According to reproductive biologist Grace Dugdale, both fathers and mothers-to-be should change their lifestyle up to two years before starting a family. This includes giving up alcohol and losing weight. Her reasoning is that it can take a full year before our bodies adjust to a healthy diet – one that contains the nutrients to boost fertility.
“The standard advice is to allow three months before conception to take folic acid and live healthily, but that does not give people enough time to make the necessary changes,” she said during a recent talk at the Manchester Fertility Conference.

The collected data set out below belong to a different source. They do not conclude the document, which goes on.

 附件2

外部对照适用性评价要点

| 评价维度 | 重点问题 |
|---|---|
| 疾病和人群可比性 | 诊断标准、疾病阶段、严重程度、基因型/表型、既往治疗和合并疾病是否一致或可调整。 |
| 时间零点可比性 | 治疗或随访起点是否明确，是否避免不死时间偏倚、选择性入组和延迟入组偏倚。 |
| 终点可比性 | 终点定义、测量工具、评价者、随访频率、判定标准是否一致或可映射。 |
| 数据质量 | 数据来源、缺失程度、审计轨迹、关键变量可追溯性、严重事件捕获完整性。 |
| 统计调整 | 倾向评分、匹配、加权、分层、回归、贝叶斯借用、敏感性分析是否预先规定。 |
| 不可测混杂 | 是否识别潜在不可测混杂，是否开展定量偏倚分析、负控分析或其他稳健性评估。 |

“Couples get married, then they wait until they have problems conceiving before making the changes to their diet and lifestyle that could help them, and it is heartbreaking if they then end up with fertility problems that might have been solved earlier.”
“Basic things like getting their vitamin D checked can make a big difference,” she added.
Studies suggest men can increase their fertility by drinking moderately, eating nuts and leafy greens and exercising at least three times a week. For women consuming a balanced diet (rich in fibre, folate, lycopene and fruits and vegetables), while minimising the consumption of highly processed foods is key.
Weight is also an important factor. Being under or overweight will not only cause you to not ovulate regularly but also decrease the chance of any given embryo implanting. As Dugdale explains:
“A mother's weight and diet around the time of conception and immediately before has a significant effect on the future health of the baby.”